■ **Task details**: The records should be written out in full, with nothing altered.

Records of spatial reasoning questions
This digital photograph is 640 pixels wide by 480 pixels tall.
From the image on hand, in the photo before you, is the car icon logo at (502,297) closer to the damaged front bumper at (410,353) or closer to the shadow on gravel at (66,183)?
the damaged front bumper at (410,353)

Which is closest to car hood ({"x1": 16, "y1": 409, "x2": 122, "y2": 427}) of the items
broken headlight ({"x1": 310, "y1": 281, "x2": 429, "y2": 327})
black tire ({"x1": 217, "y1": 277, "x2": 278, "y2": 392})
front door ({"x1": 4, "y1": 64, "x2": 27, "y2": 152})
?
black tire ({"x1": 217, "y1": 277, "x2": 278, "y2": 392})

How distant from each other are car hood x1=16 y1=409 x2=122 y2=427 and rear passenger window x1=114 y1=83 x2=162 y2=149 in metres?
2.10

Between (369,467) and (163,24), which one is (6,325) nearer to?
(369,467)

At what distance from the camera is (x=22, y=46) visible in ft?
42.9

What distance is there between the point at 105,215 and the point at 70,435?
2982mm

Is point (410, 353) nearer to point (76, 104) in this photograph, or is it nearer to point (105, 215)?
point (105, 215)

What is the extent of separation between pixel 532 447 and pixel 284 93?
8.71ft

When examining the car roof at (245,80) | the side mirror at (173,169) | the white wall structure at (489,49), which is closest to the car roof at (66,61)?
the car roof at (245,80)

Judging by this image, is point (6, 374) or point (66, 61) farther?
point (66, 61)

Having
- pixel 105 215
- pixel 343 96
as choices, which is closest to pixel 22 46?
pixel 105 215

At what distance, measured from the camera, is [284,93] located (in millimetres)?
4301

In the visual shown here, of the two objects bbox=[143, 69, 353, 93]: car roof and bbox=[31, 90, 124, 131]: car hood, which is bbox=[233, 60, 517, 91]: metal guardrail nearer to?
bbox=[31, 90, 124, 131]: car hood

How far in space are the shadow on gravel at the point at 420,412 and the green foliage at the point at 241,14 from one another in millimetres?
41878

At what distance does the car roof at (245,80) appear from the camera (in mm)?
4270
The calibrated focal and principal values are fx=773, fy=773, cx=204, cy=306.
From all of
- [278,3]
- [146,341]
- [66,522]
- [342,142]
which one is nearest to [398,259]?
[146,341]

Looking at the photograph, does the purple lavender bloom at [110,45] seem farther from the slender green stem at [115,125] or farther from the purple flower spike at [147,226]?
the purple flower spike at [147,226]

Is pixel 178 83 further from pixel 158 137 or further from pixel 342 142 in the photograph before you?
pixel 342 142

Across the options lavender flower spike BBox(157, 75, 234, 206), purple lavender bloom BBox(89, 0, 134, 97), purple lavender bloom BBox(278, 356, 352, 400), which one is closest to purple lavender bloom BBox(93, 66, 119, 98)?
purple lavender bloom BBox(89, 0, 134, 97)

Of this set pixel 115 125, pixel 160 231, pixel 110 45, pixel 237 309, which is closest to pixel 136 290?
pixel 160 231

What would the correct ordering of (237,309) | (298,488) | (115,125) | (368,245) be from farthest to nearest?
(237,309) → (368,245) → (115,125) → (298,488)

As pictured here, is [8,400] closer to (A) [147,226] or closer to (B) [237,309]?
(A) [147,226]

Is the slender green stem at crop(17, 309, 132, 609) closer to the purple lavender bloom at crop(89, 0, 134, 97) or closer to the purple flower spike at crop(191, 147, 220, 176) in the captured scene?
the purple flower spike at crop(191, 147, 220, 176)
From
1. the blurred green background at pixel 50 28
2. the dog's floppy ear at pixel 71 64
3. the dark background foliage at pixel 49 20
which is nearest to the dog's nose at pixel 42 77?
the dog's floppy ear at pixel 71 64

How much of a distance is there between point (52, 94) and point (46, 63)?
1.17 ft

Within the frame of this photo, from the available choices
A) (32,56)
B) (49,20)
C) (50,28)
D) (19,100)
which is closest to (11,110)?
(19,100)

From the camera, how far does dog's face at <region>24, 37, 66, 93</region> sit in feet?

■ **Reply to the task**:
This digital photograph is 640 pixels wide by 480 pixels tall.
From the image on hand, in the photo before you, is the car icon logo at (502,297) closer to the damaged front bumper at (410,353) or closer to the shadow on gravel at (66,183)?
the damaged front bumper at (410,353)

Which is closest to car hood ({"x1": 16, "y1": 409, "x2": 122, "y2": 427}) of the items
broken headlight ({"x1": 310, "y1": 281, "x2": 429, "y2": 327})
black tire ({"x1": 217, "y1": 277, "x2": 278, "y2": 392})
front door ({"x1": 4, "y1": 64, "x2": 27, "y2": 152})
?
black tire ({"x1": 217, "y1": 277, "x2": 278, "y2": 392})

How distant from each other are car hood x1=16 y1=409 x2=122 y2=427 and rear passenger window x1=114 y1=83 x2=162 y2=149 in metres?
2.10

Between (369,467) and (163,24), which one is (6,325) nearer to?
(369,467)

At what distance from the camera is (x=22, y=46) visible in ft?
42.9

What distance is there between the point at 105,215 and the point at 70,435?
2982mm

Is point (410, 353) nearer to point (76, 104) in this photograph, or is it nearer to point (105, 215)?
point (105, 215)

What is the extent of separation between pixel 532 447 and pixel 284 93?
8.71ft

When examining the car roof at (245,80) | the side mirror at (173,169) | the white wall structure at (489,49), which is closest to the car roof at (66,61)?
the car roof at (245,80)

Judging by this image, is point (6, 374) or point (66, 61) farther?
point (66, 61)

Having
- pixel 105 215
- pixel 343 96
as choices, which is closest to pixel 22 46?
pixel 105 215

At what distance, measured from the camera, is [284,93] located (in millimetres)?
4301

In the visual shown here, of the two objects bbox=[143, 69, 353, 93]: car roof and bbox=[31, 90, 124, 131]: car hood, which is bbox=[233, 60, 517, 91]: metal guardrail nearer to?
bbox=[31, 90, 124, 131]: car hood

How far in space are the shadow on gravel at the point at 420,412 and the green foliage at the point at 241,14 from one another in millimetres?
41878

At what distance does the car roof at (245,80) appear from the camera (in mm)?
4270
The calibrated focal and principal values are fx=773, fy=773, cx=204, cy=306.
From all of
- [278,3]
- [146,341]
- [66,522]
- [342,142]
which one is nearest to [398,259]?
[146,341]

Looking at the photograph, does the purple lavender bloom at [110,45] seem farther from the slender green stem at [115,125] or farther from the purple flower spike at [147,226]?
the purple flower spike at [147,226]

Is pixel 178 83 further from pixel 158 137 or further from pixel 342 142 in the photograph before you?
pixel 342 142

Across the options lavender flower spike BBox(157, 75, 234, 206), purple lavender bloom BBox(89, 0, 134, 97), purple lavender bloom BBox(278, 356, 352, 400), which one is closest to purple lavender bloom BBox(93, 66, 119, 98)?
purple lavender bloom BBox(89, 0, 134, 97)

Of this set pixel 115 125, pixel 160 231, pixel 110 45, pixel 237 309, which is closest to pixel 136 290?
pixel 160 231

What would the correct ordering of (237,309) | (298,488) | (115,125) | (368,245) be from farthest to nearest?
(237,309) → (368,245) → (115,125) → (298,488)

As pictured here, is [8,400] closer to (A) [147,226] or closer to (B) [237,309]?
(A) [147,226]

Is the slender green stem at crop(17, 309, 132, 609) closer to the purple lavender bloom at crop(89, 0, 134, 97) or closer to the purple flower spike at crop(191, 147, 220, 176) in the captured scene?
the purple flower spike at crop(191, 147, 220, 176)
From
1. the blurred green background at pixel 50 28
2. the dog's floppy ear at pixel 71 64
3. the dark background foliage at pixel 49 20
which is nearest to the dog's nose at pixel 42 77?
the dog's floppy ear at pixel 71 64

How much of a distance is there between point (52, 94) and point (46, 63)?
1.17 ft

Within the frame of this photo, from the available choices
A) (32,56)
B) (49,20)
C) (50,28)
D) (19,100)
which is closest to (11,110)?
(19,100)

From the camera, how far does dog's face at <region>24, 37, 66, 93</region> sit in feet?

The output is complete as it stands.